C. Catherine Swett, Esquire, Board of Directors, International Children's Rights Institute, Northridge, California, believes the more important issue is that, "the child should be entitled to the parenting, support and acculturation of all parents regardless of where the conception takes place."
Gay rights activists claim that biological fathers, such as the unnamed one in this case, are simply using a loophole in the law to interfere. John Culhane, writing about the case for Slate, calls such fathers "third-party interlopers."
Tens of thousands of donor-created offspring who are searching to know their siblings and biological fathers, however, belie the concept of "interloper." The number of registrants to the Donor Sibling Registry (DSR) has been growing since its inception and as of this writing, the DSR website claims 45,499 members, including donors, parents and donor-conceived people.

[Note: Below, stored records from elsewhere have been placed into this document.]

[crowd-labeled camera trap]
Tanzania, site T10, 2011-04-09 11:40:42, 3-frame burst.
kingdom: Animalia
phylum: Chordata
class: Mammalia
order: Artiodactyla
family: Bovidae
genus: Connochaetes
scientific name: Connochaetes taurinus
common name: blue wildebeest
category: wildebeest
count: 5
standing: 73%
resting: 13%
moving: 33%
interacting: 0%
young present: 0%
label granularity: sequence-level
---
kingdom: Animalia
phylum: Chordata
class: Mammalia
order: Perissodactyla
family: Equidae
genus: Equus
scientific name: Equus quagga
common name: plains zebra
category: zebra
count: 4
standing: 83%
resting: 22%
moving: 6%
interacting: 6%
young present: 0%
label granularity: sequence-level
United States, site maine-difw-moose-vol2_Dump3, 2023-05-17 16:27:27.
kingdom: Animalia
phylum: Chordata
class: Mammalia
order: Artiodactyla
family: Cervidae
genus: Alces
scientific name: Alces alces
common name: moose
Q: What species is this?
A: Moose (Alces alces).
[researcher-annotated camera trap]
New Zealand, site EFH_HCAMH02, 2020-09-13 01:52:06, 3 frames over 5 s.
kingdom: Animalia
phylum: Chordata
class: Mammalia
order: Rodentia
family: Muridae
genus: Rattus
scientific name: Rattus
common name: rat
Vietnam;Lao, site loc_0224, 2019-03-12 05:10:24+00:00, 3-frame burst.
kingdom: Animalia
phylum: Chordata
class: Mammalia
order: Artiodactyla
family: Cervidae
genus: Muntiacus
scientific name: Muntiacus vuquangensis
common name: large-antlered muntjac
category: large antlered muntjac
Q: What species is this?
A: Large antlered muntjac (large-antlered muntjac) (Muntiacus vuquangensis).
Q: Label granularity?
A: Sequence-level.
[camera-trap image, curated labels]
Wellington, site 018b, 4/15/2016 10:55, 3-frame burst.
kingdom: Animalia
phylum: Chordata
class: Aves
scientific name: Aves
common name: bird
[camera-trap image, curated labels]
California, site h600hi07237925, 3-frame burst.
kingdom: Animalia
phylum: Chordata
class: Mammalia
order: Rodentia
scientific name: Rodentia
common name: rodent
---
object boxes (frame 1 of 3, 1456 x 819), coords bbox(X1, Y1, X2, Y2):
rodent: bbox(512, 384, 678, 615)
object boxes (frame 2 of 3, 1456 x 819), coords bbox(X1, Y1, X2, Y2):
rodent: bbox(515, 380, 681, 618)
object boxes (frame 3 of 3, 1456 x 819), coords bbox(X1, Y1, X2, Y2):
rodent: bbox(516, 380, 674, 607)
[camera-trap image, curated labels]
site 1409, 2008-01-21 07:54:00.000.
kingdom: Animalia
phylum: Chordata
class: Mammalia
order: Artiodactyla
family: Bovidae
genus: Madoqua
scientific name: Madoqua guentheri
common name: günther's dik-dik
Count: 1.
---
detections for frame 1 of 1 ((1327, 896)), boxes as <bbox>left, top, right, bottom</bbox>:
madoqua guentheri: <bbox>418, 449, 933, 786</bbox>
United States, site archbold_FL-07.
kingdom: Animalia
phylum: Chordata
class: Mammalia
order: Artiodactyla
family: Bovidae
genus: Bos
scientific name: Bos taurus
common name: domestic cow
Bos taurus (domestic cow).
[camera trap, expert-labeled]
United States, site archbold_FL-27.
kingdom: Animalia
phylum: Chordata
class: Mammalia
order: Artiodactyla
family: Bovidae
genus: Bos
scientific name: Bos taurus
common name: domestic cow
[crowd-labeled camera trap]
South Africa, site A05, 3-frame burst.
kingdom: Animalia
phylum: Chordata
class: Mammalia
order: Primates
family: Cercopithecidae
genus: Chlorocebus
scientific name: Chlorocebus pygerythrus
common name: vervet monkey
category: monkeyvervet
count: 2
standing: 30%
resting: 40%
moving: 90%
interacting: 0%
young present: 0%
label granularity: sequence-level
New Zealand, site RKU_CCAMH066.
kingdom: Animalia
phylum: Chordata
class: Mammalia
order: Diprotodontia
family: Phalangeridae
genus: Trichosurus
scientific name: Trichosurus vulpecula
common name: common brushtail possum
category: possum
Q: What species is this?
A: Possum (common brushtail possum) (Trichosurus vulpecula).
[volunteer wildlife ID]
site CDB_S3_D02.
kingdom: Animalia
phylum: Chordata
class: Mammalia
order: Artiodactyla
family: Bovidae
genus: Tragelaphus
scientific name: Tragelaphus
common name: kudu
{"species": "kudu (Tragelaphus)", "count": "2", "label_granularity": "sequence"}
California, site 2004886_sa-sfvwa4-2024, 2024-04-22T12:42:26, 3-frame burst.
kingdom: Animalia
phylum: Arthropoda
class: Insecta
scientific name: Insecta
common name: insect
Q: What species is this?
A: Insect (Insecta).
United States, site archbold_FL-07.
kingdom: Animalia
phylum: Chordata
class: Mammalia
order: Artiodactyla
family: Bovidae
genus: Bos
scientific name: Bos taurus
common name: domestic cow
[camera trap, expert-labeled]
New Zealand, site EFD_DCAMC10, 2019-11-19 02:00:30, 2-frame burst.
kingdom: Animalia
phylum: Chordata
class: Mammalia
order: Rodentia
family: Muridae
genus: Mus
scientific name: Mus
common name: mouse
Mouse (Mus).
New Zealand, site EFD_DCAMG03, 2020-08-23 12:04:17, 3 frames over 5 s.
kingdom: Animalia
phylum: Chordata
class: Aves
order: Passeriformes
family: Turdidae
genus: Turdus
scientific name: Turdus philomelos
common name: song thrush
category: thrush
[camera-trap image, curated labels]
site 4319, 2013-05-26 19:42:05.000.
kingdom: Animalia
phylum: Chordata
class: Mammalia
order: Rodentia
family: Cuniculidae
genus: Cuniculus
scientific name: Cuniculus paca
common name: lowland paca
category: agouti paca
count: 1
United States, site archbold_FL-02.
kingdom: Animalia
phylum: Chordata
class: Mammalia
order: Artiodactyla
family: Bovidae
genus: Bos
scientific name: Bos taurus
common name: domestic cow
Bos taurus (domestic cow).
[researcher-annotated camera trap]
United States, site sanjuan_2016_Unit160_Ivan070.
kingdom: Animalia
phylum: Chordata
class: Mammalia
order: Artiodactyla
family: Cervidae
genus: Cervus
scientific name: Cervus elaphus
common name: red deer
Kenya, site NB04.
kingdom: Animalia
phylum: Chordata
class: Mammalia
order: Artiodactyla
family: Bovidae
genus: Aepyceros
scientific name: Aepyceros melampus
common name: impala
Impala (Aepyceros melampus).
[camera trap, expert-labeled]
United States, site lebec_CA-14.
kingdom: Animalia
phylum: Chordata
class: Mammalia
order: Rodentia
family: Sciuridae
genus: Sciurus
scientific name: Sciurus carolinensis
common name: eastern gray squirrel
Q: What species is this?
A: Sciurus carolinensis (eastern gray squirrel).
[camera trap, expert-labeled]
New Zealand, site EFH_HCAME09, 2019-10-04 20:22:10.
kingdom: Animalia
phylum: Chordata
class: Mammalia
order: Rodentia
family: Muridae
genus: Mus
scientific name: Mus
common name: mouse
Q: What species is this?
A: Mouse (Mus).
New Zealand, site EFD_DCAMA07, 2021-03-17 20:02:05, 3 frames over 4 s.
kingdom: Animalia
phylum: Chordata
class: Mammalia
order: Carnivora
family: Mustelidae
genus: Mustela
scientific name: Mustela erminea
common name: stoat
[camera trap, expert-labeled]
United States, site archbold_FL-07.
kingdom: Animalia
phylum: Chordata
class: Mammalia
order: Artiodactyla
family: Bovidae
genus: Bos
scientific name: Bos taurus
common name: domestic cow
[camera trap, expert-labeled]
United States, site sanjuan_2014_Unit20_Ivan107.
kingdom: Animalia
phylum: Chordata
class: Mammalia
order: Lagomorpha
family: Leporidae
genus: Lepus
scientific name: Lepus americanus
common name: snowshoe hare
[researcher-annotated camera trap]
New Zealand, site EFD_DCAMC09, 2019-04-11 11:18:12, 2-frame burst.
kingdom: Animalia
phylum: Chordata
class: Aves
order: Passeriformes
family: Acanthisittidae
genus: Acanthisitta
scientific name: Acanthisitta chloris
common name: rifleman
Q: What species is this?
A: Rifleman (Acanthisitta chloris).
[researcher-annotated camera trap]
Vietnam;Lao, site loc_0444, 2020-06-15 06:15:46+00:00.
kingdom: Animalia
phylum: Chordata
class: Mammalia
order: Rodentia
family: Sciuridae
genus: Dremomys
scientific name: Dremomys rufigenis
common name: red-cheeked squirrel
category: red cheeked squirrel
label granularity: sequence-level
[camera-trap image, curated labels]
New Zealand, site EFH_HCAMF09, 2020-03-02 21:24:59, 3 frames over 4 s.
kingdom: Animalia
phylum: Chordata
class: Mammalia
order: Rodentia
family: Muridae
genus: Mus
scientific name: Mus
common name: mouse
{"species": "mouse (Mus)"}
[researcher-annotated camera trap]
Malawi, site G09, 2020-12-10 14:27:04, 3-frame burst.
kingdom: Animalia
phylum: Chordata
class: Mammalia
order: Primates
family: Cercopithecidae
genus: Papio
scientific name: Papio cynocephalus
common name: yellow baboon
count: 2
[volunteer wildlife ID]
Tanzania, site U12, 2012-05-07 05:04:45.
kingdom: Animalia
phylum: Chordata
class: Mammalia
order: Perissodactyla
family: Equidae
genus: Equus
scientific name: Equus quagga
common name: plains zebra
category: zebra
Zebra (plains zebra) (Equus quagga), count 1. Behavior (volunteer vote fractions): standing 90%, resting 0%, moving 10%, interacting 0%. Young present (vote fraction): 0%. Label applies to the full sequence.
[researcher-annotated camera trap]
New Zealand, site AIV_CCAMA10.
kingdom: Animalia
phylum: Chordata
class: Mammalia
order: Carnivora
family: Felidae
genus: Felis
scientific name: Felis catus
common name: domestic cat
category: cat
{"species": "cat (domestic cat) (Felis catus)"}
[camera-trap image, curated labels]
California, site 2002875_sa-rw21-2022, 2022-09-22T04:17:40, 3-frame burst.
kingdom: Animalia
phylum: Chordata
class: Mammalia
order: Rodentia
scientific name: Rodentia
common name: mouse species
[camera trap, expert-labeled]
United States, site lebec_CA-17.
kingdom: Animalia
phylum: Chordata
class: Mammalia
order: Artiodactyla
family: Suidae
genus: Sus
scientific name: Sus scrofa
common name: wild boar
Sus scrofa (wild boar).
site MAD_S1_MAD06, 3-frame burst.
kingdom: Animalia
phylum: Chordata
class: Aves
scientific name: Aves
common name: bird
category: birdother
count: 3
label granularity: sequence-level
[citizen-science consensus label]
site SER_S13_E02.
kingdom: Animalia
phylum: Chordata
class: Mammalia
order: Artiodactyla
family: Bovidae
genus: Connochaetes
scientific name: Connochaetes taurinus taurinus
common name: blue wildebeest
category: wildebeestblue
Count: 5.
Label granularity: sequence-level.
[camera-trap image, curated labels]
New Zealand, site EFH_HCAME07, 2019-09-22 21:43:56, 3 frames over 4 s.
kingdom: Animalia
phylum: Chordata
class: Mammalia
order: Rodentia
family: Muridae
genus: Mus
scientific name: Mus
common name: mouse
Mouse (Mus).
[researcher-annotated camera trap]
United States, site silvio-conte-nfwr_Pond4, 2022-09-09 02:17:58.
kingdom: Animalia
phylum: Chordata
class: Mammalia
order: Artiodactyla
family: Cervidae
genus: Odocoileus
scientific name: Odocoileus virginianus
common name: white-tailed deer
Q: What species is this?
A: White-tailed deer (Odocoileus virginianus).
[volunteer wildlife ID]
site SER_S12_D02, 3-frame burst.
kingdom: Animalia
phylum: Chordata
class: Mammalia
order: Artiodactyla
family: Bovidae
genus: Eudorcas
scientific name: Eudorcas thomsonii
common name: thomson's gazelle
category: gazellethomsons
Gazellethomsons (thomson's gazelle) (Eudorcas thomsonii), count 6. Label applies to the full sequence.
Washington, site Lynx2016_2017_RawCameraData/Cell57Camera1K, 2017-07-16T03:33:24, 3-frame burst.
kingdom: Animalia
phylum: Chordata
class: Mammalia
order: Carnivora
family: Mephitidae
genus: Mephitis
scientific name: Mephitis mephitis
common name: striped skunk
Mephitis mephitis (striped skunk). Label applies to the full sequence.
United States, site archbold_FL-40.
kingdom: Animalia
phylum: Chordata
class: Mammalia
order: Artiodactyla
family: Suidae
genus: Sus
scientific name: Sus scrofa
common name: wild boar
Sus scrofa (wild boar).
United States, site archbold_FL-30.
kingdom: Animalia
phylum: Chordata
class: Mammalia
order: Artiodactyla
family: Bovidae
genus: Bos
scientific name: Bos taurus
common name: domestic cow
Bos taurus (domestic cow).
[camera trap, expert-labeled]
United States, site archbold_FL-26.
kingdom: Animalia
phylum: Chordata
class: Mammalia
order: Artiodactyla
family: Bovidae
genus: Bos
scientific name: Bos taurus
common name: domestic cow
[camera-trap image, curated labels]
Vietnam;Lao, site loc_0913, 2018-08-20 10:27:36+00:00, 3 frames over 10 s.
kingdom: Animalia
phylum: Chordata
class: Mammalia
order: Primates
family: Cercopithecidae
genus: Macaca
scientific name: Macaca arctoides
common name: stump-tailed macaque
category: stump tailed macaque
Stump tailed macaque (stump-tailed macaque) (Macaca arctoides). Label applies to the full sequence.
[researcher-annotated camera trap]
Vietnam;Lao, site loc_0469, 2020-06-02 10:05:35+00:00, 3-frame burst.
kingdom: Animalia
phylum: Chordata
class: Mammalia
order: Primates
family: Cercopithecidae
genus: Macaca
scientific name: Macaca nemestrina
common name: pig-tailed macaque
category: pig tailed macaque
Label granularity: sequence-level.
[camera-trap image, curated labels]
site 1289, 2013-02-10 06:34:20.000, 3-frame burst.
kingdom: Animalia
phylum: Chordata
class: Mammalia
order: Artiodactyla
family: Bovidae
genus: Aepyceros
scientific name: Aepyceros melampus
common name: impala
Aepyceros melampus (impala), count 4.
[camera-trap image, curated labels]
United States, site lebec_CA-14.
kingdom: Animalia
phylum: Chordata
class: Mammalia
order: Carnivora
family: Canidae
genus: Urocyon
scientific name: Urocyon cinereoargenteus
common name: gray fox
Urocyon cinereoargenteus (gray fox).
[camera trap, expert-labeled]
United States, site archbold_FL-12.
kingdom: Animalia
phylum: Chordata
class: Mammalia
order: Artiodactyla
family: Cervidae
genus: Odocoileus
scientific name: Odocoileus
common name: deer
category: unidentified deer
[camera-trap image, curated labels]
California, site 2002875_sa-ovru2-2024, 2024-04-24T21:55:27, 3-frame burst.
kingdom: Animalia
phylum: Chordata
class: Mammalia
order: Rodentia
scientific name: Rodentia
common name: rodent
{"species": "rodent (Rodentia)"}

Additionally, Ken Daniels and Wendy Kramer, authors of "Genetic and Health Issues Emerging from Sperm Donation -- The Experiences and Views of Donors" found that, "overall, donors indicate that they see donating as involving responsibilities to the offspring and families."
In who's best interest?
In divorce, custody and visitation are based on the right and best interest of the child to know, and have access to, both parents baring a finding of unfitness. Family courts favor liberal visitation. It is, in fact, illegal to withhold or impede visitation of a non-custodial parent. Even when there is a question of safety for the child, courts will order supervised visitation.
The right of visitation in divorce applies no matter the length of the marriage, even if the couple divorced before the birth of the child. Thus, visitation is not based on the length or depth of the social relationship.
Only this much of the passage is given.